Instead of creating one Test Plan for your "release", you may create multiple Test Plans to track different Tests.

This may be useful if you wish to have clear visibility of how certain groups of Tests are.

Some examples of creating different Test Plans: 

  • for the new features related Tests
  • for regression testing (i.e. for Tests related with features implemented in previous versions)
  • for security related Tests
  • for performance related Tests
  • for conformance related Tests
  • for non-functional Tests


Info
titlePlease note

This approach is independent of methodology being used.

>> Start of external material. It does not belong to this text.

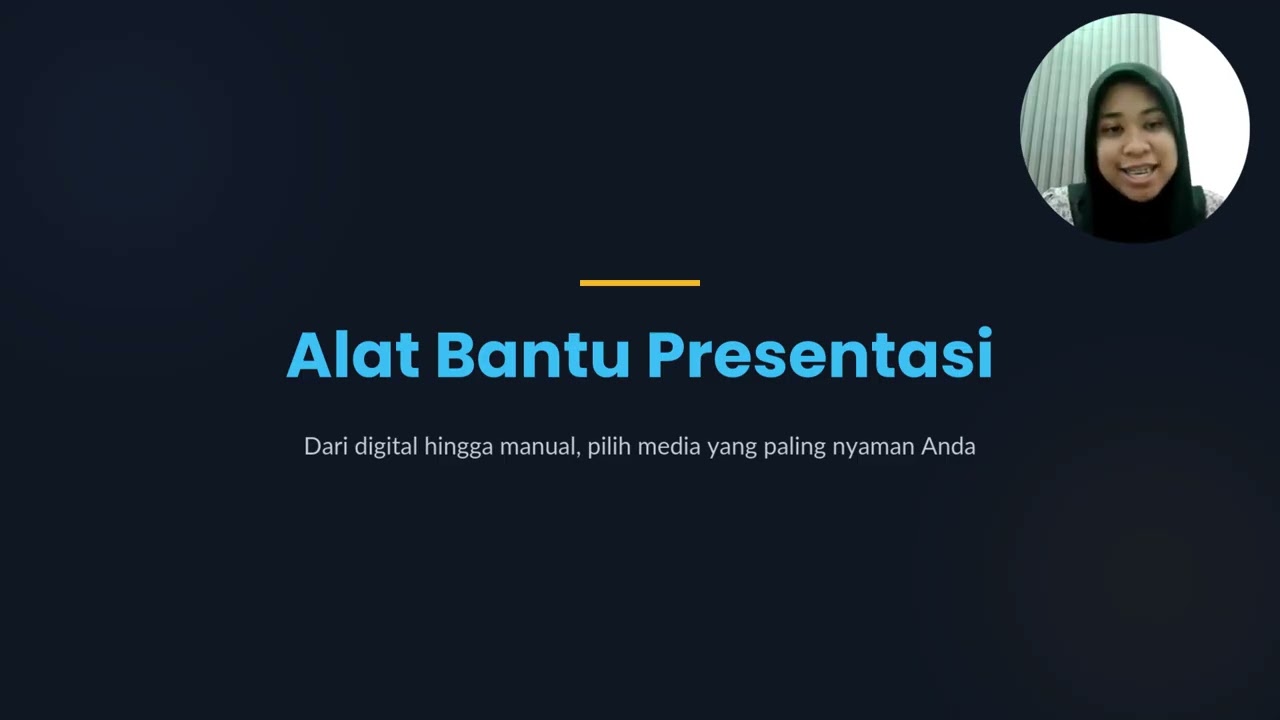 Alat Bantu Presentasi

Dari digital hingga manual, pilih media yang paling nyaman Anda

This means you can follow the tips described next for the different methodologies and extend them with these tips, in order to gain additional visibility over certain Tests.


Planning, from a "methodology" perspective

Agile

Scrum

If you're following Agile, namely Scrum, you'll have sprints of one or more weeks, where each one represents one iteration where at the end you have a shippable product. Testing can occur hopefuly during the period of the sprint or more closely to the end of it. In any case, you can have a Test Plan per sprint to track the results of the Tests you want to execute, including the ones that validate the features implemented in that sprint. Besides this, you may also want to have a Test Plan related with regression testing to ensure you're not braking anything in the sprint.

Waterfall

In this scenario, testing is done as a separate phase at the end of development. From the testing bugs may be found which will lead to go back to the requirements analysis/development, wait for changes/fixes to be made and then test it once again.

Having a Test Plan assigned to the version currently being developed as a way to group the results from multiple testing cycles may be enough.

Iterative Waterfall

In this approach, a release is somehow split in some internal mini-releases with subsets of the features implemented and it may be assumed that some of these features may not be complete/stable/finished.

Each intermediate release may have one specific Test Plan as a way to track the Tests and their results, made in the context of the intermediate release. The Test Executions made in the context of each of these Test Plans can also be associated with a more broader Test Plan, so their results would also get reflected in the broader Test Plan.

In sum, you can simply create one Test Plan for tracking all the Tests you wish to validate in that version along with additional Test Plans, one per iteration/intermediate release. Then, you need to assure that all Test Executions created in the context of your intermediate release's Test Plan are also reflected in the "global" Test Plan.